*AUSGANGSTEXT:*
━━━

Land soll in den nächsten fünf Jahren vom IWF unabhängig werden

Von Timm B. Schützhofer *

Nicaraguas Regierung verbessert mit ihrer Sozialpolitik die Lebensbedingungen der Bevölkerung. Für manche gehen die sozialdemokratischen Reformen jedoch nicht weit genug, sie fordern grundlegende Veränderungen.

Die nicaraguanische Regierung verhandelt derzeit mit dem Internationalen Währungsfonds (IWF) über ein neues Programm. Präsident Daniel Ortega machte bereits klar, dass sich seine Regierung möglichst schnell von der internationalen Finanzinstitution unabhängig machen will. »Noch vor Ablauf der fünf Jahre meiner Präsidentschaft wird Nicaragua vom Fonds befreit sein«, versicherte Ortega in einem Gespräch mit Lehrern. Er erklärte weiter, dass man sich bei der Lohnpolitik keine Vorschriften vom IWF machen lassen werde. Diese Äußerung diente wohl auch der Beruhigung der Lehrkräfte, die sich gerade eine Erhöhung ihrer extrem niedrigen Gehälter mühsam erstreikt haben. Ein Lehrer verdient trotz der Gehaltserhöhung nur knapp über 50 Prozent des Durchschnittseinkommens im formellen Beschäftigungssektor.

━━━

*ZU ERLEDIGENDE AUFGABE:*
Wie lautet im Text über Nicaragua und den IWF die Passage von „Nicaraguas Regierung verbessert“ bis hinunter zu „fordern grundlegende Veränderungen.“? Zitiere sie wörtlich. Die Datensätze stammen aus einer anderen Quelle.

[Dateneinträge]
━━━

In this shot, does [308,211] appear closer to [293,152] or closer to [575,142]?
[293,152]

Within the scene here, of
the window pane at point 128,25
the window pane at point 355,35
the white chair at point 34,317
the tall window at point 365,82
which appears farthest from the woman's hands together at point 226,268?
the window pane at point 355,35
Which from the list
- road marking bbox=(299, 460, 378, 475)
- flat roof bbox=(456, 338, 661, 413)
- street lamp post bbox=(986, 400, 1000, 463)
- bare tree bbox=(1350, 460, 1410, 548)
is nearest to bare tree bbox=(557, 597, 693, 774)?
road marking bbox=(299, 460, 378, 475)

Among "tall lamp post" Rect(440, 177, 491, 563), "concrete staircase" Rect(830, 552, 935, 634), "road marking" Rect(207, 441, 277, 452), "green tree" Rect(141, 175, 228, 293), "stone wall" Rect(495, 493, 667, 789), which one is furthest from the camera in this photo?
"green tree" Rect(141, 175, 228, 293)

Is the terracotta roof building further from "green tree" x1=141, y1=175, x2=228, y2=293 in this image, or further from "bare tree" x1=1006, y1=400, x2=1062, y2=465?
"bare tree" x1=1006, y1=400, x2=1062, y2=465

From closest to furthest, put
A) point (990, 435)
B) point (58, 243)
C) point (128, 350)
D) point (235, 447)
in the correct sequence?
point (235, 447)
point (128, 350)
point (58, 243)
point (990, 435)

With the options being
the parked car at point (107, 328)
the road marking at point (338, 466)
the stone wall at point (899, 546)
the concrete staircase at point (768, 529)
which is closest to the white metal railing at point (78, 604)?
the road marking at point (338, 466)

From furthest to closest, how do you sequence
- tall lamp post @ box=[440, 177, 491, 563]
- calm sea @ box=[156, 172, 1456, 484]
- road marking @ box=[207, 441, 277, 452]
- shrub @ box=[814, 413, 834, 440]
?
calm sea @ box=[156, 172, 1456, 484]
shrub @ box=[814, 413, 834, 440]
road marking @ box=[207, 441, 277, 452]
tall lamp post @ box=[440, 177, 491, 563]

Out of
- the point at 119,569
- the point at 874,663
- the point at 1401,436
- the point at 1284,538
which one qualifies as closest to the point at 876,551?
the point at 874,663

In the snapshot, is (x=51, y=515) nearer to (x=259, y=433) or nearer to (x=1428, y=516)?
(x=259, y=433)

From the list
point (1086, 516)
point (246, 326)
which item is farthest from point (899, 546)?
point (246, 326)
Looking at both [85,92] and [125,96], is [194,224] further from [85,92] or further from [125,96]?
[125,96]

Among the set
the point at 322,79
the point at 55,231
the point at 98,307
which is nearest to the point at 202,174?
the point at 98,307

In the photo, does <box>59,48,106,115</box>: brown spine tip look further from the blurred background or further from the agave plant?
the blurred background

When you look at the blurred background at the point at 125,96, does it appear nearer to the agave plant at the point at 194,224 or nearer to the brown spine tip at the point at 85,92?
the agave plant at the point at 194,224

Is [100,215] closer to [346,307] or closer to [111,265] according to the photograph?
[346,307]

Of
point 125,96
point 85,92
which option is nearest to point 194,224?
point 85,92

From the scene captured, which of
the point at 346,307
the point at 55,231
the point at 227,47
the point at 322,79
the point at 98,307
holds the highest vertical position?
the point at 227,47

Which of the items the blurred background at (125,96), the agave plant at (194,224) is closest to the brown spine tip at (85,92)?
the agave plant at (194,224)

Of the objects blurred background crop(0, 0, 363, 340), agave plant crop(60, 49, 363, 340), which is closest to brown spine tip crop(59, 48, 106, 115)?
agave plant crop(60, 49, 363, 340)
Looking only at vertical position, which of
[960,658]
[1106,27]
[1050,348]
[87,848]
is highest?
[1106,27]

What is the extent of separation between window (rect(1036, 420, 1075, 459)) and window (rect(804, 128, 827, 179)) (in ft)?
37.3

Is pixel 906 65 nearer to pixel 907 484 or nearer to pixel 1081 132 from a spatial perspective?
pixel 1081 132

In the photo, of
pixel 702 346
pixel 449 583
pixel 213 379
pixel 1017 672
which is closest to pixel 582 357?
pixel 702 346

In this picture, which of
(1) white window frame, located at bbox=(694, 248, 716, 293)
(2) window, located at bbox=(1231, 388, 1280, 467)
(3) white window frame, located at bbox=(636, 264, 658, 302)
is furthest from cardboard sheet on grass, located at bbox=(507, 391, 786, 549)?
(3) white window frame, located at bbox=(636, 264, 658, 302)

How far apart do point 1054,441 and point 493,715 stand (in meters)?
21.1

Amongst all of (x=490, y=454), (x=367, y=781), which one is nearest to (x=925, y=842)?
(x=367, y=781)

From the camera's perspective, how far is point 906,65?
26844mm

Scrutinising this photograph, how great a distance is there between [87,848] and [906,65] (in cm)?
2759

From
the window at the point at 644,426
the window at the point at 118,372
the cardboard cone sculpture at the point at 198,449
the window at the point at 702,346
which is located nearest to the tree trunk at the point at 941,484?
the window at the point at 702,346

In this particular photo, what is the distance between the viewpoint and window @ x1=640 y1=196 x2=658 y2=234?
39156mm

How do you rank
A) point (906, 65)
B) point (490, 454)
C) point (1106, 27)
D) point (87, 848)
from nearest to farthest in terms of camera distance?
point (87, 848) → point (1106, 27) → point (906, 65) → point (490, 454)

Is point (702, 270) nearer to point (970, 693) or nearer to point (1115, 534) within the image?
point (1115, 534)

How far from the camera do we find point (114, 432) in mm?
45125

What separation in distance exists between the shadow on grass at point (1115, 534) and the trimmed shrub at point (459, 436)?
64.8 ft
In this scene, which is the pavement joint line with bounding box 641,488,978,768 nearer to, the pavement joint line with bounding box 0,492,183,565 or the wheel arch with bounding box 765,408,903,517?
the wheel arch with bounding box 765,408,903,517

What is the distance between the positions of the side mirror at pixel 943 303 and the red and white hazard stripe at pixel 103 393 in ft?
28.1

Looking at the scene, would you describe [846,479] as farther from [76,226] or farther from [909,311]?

━━━

*ERGEBNIS DER ÜBUNG:*
Nicaraguas Regierung verbessert mit ihrer Sozialpolitik die Lebensbedingungen der Bevölkerung. Für manche gehen die sozialdemokratischen Reformen jedoch nicht weit genug, sie fordern grundlegende Veränderungen.